U.S. employers generated a net gain of 169,000 jobs in August, compared with an average of 189,000 for the previous 12 months. The government also revised Friday its data for June and July, increasing the payroll growth during that two-month period by 44,000 jobs.

The unemployment rate, down from 5% in July, was the lowest since the month before the terrorist attacks of Sept. 11, 2001.

Some economists said the economy, almost four years into the recovery from the 2001 recession, was better positioned to withstand an external shock than it was after the 2001 attacks, when the country was already in recession. But other analysts said the recovery had grown precarious and Katrina might put it over the edge.

David Kelly, managing director of Putnam Investments in Boston, estimated that 200,000 to 400,000 of the 1 million workers in the 11 hardest-hit counties of Louisiana, Mississippi and Alabama would have no jobs to return to at least for a while.

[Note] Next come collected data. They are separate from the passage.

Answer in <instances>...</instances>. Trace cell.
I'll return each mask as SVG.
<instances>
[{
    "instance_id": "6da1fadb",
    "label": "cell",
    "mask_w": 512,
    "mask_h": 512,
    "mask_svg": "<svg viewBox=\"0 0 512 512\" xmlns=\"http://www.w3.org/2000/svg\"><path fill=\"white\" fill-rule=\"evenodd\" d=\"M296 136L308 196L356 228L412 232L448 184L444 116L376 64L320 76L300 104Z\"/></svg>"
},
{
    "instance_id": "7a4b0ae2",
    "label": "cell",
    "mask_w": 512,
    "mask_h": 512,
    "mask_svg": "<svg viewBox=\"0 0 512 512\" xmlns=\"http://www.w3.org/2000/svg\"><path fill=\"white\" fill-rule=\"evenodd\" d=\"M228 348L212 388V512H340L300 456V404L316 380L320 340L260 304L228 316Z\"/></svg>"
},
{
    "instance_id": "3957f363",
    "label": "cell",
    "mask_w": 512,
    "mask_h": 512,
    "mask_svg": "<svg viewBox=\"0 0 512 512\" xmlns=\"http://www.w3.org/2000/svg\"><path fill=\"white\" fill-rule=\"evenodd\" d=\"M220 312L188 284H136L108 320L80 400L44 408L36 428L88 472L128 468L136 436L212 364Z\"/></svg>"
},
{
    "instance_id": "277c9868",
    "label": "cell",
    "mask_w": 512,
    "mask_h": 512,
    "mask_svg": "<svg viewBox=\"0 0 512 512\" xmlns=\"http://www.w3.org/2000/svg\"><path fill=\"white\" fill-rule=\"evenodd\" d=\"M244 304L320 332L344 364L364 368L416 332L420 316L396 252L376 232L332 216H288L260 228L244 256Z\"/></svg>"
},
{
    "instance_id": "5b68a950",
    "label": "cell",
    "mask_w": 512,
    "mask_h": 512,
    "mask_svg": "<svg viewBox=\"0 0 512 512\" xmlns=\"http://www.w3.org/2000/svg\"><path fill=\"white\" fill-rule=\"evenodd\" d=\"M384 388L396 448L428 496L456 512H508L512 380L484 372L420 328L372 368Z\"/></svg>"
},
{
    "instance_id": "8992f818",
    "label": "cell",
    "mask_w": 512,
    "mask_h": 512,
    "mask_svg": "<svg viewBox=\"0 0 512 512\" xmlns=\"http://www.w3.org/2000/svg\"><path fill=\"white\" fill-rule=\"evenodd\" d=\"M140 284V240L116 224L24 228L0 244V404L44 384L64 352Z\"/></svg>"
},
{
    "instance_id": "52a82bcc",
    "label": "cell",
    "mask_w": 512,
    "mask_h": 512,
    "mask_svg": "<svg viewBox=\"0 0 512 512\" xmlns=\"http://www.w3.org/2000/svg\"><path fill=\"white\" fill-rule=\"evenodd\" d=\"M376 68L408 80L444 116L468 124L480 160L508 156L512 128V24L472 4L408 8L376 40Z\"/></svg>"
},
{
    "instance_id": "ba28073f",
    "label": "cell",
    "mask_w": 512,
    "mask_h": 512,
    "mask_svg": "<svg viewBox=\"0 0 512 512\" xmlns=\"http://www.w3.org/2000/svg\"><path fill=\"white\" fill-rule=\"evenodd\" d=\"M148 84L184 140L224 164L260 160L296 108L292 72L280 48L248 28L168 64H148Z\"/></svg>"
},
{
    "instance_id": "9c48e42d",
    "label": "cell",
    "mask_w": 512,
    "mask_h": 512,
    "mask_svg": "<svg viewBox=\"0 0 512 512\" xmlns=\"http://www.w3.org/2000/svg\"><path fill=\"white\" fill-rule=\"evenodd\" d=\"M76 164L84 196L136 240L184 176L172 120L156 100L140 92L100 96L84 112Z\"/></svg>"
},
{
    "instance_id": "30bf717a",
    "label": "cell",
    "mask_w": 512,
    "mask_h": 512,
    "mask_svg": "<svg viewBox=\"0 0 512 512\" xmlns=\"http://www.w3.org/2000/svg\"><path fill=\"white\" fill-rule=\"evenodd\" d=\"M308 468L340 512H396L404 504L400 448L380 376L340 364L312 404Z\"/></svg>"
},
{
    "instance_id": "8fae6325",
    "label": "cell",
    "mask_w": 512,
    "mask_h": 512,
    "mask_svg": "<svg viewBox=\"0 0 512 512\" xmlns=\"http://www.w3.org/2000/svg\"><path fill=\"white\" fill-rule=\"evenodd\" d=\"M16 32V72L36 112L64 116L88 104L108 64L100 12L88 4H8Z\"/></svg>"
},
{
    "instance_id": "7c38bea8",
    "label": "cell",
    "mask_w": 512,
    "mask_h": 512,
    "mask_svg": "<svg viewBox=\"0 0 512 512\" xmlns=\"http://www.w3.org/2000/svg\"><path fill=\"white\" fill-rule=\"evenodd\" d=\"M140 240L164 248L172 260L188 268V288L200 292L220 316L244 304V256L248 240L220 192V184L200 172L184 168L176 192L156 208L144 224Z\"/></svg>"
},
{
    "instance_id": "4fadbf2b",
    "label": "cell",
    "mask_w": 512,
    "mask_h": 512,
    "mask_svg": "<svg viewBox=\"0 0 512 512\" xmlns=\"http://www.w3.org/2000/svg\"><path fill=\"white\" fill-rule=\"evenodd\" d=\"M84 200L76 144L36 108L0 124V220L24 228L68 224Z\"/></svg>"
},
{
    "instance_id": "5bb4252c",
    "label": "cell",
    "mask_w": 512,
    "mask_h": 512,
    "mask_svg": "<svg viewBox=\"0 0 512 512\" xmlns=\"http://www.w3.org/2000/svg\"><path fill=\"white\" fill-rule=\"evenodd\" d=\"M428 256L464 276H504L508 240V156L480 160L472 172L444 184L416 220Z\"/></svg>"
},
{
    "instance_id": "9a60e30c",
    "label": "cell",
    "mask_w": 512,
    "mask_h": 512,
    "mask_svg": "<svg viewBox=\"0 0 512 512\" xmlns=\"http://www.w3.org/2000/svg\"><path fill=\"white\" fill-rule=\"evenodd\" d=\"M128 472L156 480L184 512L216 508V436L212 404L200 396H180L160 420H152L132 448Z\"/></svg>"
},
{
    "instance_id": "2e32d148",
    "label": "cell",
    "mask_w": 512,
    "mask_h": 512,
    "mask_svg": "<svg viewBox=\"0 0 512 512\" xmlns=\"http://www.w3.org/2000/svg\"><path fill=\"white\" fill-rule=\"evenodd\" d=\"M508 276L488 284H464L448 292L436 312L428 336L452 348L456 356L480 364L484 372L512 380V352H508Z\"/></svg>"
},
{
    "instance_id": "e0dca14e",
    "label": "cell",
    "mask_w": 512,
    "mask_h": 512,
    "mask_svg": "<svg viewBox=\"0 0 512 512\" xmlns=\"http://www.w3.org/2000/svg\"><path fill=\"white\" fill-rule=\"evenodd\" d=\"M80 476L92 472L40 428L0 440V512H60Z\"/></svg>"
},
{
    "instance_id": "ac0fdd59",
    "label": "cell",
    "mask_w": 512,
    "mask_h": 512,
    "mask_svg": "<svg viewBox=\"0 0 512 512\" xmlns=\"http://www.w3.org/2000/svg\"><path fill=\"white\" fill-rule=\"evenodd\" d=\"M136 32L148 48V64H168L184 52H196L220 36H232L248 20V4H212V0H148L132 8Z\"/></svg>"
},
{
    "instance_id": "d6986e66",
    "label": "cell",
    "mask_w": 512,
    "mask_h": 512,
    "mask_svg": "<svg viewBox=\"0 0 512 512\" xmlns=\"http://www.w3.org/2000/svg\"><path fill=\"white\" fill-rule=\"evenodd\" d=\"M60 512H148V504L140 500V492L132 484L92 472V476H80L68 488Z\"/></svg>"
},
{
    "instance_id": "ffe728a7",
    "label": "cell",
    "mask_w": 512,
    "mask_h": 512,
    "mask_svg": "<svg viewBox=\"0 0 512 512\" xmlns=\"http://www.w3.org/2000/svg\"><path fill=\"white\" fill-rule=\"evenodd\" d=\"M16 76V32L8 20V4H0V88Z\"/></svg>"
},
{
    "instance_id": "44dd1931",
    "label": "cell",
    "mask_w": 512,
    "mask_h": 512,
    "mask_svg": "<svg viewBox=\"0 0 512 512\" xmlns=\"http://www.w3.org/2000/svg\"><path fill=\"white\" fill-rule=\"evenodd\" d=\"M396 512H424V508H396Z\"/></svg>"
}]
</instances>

That estimate seemed to be in the middle of the range.

Toward the gloomy end of the spectrum, Ian Shepherdson, chief U.S. economist with High Frequency Economics in Valhalla, N.Y., predicted that the September report would show a loss of 500,000 jobs nationally.

Toward the other end, William Hummer, chief economist of Wayne Hummer Investments in Chicago, said the nation as a whole might gain jobs in September, even though he ratcheted down his estimate of 2005 economic growth to 3.4% from 3.7% to account for Katrina.

"The number of people who will lose jobs is insignificant on a national scale," he said.

Hummer, however, did not share the widely held view that the economy was well-positioned to absorb Katrina's blow. He said a combination of factors, including record oil prices, rising interest rates and a personal saving rate that turned negative in July, already threatened the expansion that began at the end of 2001.